The provisions in the Federal No Surprises Act specifically require all health care providers, clinics, hospitals, and other medical facilities to provide patients an easy-to-understand notice that explains the applicable billing protections they are provided.

This information needs to also include who to contact if the patient has concerns that the provider or facility has violated the protections in some way. It also requires that all patient consent is required to waive any billing protections for out-of-network services.

Specific Protections Under The Federal No Surprises Act

The Federal No Surprises Act specifically notes protections for certain services with detailed language that can affect medical billing practices. This includes:

Emergency Care

When it comes to providing emergency care, providers include hospitals, clinics, and other medical institutions that might provide care for an emergency condition. Under the new, No Surprises Act these providers are prohibited from balance billing patients for any out-of-network emergency services. This applies to a variety of medical services such as:

  • Stabilization
  • Post-stabilization
  • Patient transfers
  • Ancillary services
  • Supervised outpatient observation
  • Inpatient observations
  • Outpatient stays that are directed related to rendered emergency services

Required Informed Consent

The new Federal rules enacted by the No Surprises Act allow a non-contracted medical provider to Balance Bill only after the patient is stabilized. This is often defined as a patient who is capable of safely traveling via a non-medical transportation service or one who does not require non-emergency medical transportation.
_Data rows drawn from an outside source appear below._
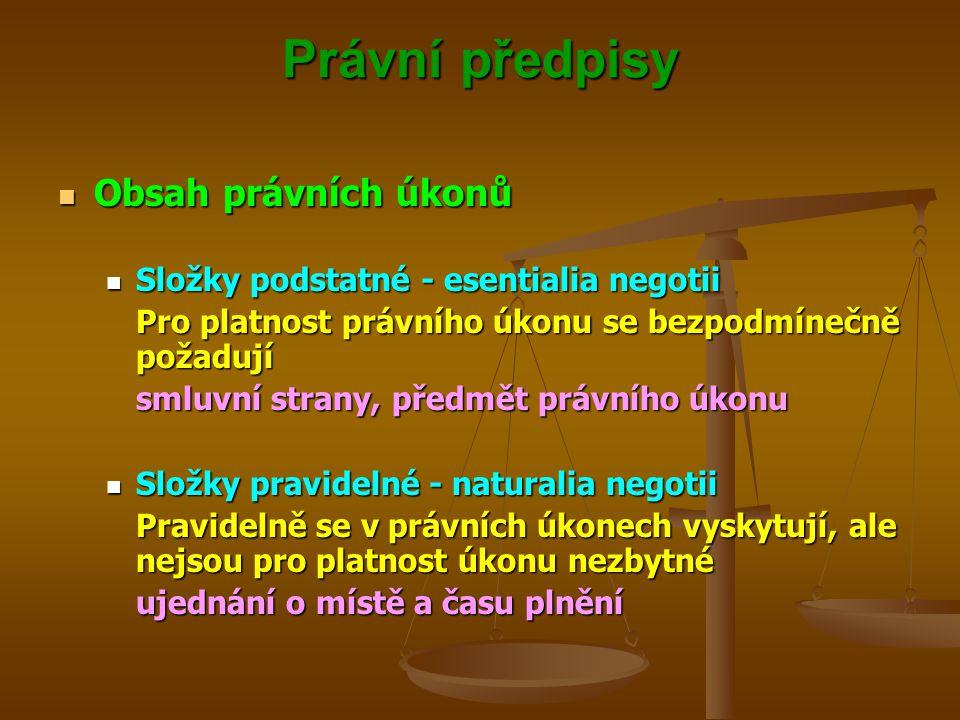 Právní předpisy Obsah právních úkonů Obsah právních úkonů Složky podstatné - esentialia negotii Složky podstatné - esentialia negotii Pro platnost právního úkonu se bezpodmínečně požadují smluvní strany, předmět právního úkonu Složky pravidelné - naturalia negotii Složky pravidelné - naturalia negotii Pravidelně se v právních úkonech vyskytují, ale nejsou pro platnost úkonu nezbytné ujednání o místě a času plnění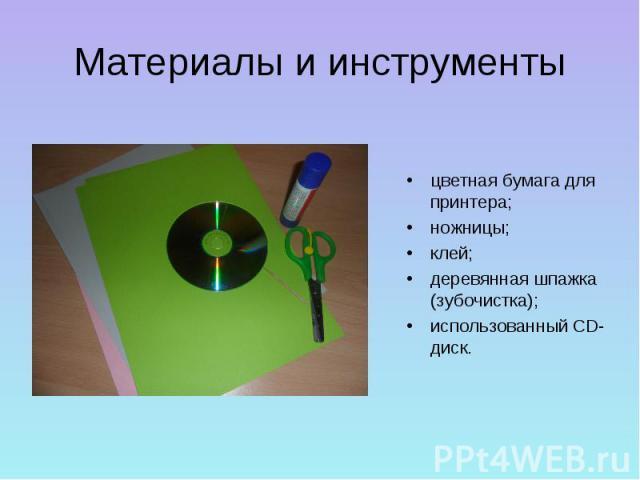 Материалы и инструментыцветная бумага для принтера;ножницы;клей;деревянная шпажка (зубочистка);использованный CD-диск.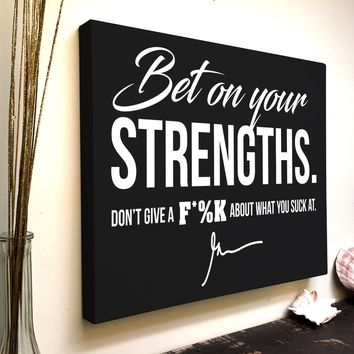 Gary Vee Quote Canvas Art: Bet On Your Strengths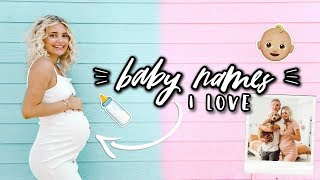BABY NAMES I LOVE BUT WON'T BE USING! | Aspyn Ovard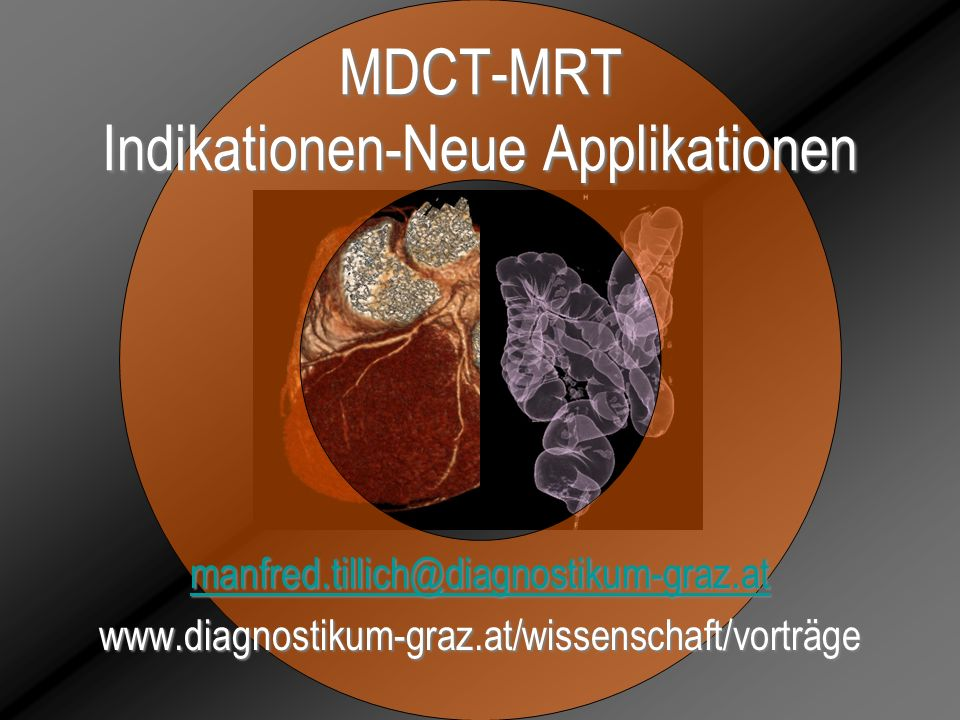 MDCT-MRT Indikationen-Neue Applikationen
In these cases, the provider needs to give notice that the additional items and rendered services are non-contracted, and they need to include detailed information about the cost. The provider also needs to verify that the patient has received acknowledgment of the notice and that they are fully capable of consent.

It’s also important to note that this particular Informed Consent provision does not apply for fully insured health plans and those self-funded plans in Washington state. This also applies to individuals that opted into the state balance billing protections. This exception is due to the fact that the federal law does not specifically preempt state balance billing laws, except in instances where the federal protections are broader or the prevailing provisions are considered to be more favorable to patients and consumers.

Ancillary Services

When it comes to ancillary services, the Federal No Surprises Act never allows bill balancing for emergency or non-emergency services. Though there are exceptions for certain non-ancillary services that are provided at an in-network facility. The provider must inform the patient in advance of providing the service that they are non-contracted. Then the provider is required to provide the individual with a reasonable estimate of the charges.

Air Ambulance Transportation

Under the Federal, No Surprises Act, air ambulance services and air ambulance providers are prohibited from balance billing if they are non-contracted. It also specifically requires health plans to cover non-contracted air ambulance services for any services that would otherwise be covered if the air ambulance provider was considered to be in-network. In these cases, they would apply in-network cost-sharing in the same way that other emergency transport services do.

It’s also worth noting air ambulance providers are also included in the Independent Dispute Resolution process, where applicable.